0:25

One of them might be whether or not the student completed

all components of the course leading up to the final exam, such as the videos,

the quizzes, the midterm, the lab, so on and so forth.

However, there will certainly be other factors as well.

Familiarity with the material beforehand,

number of hours per week put into the course, so on and so forth.

Suppose we're interested in studying how strongly completing

all components leading up to the final exam associated exam scores.

To study this, we would partition the total variability in exam scores

as variability due to this variable, and variability due to all other factors.

We're going to build up on this idea of variability partitioning and

the aesthetics we introduced earlier to work through our way of the analysis

of variance output.

Let's quickly remind ourselves of the data we're working with.

From the general social survey we had the vocabulary scores,

the numerical variable, social class, a categorical variable.

We have our summary statistics at the group level

as well as at the overall level.

Our null hypothesis is that the average vocabulary score is the same across all

social classes.

And the alternative hypothesis says that the average scores differ for

at least a pair of social classes.

1:43

Let's visualize this idea of variability partitioning.

Suppose the circle represents the total variability in vocabulary scores.

We partition the variability in to two

variability that can be attributed to differences in social class and

variability attributed to all other factors.

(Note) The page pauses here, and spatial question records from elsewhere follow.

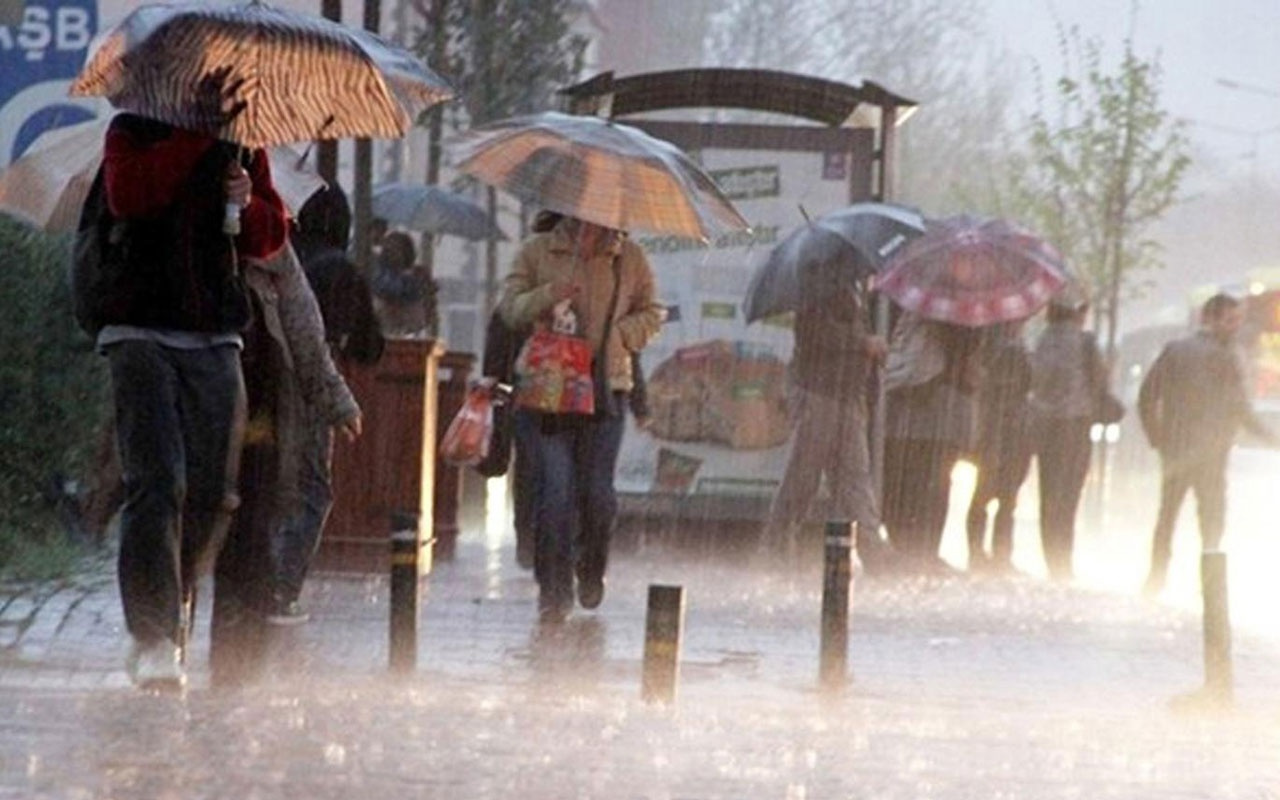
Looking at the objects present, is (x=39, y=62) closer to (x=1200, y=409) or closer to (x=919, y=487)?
(x=919, y=487)

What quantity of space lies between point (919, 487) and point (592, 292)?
5574 mm

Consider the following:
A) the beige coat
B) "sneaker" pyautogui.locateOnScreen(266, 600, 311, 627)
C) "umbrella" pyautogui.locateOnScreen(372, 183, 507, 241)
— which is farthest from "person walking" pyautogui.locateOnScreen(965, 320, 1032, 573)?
"umbrella" pyautogui.locateOnScreen(372, 183, 507, 241)

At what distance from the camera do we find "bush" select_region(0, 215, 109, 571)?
15.2m

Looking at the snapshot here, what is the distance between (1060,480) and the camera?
2019cm

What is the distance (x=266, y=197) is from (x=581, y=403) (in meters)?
4.11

Variability attributed to social class is called the between group variability

since social class is the grouping variable in our analysis, and

the other portion of the variability is what we're not interested in.

And in fact it's somewhat of a nuisance factor for us.

Since, if everyone within a social certain class scored the same,

then we would have no variability attributed to other factors.

This portion of the variability is called our within group variability.

Here's a look at the anova output.

The first row is about between group variability, and

the second row is the within group variability.

We often refer to the first row as the group row, and

the second row as the error row, the third row displays the totals.

Next, we're going to go through all of the values n this table.

How they're calculated, and what they mean?

Let's start with the column of sum of squares.

The last value in this column is sum of squares total,

commonly referred to a as SST.

This value measures the total variability in the response variable.

In this case, that would be the variability of vocabulary scores.

This value is calculated very similarly to variance

except that it is not scaled by the sample size.

More specifically, this is calculated as the square

deviation from the mean of the response variable.

We have 795 observations in our dataset.

On the mean vocabulary, score is 6.14.

So to calculate SST, we take each individual score and subtract 6.14 from

it, square the difference, and finally add up all the values.

For example, the first is 6, so that's 6- 6.14 squared.

The next one is 9, that's 9- 6.14 squared.

Third one is also 6, so on and so forth and

we add up all of the values to get to the total sum of squares of 3,106.36.

This value represents the total variability in the response variable.

But what we're really interested in is how this variability is partitioned into

between and within group variabilities.

As an aside we can see that this is an awfully tedious calculation to do by hand.

And hands for a no, we usually rely on software to do the calculations for us.

So the calculations we're going to present in this video are for

illustrative purposes and for introducing the concepts.

But you'll likely never have to calculate these by had.

You still need to understand what they mean so

that you can interpret your analysis though.

Next, let's talk about the sum of squares group, SSG.

This value measures the variability between groups and

can be thought of as the variability in the response variable

explained by explanatory variable in the analysis.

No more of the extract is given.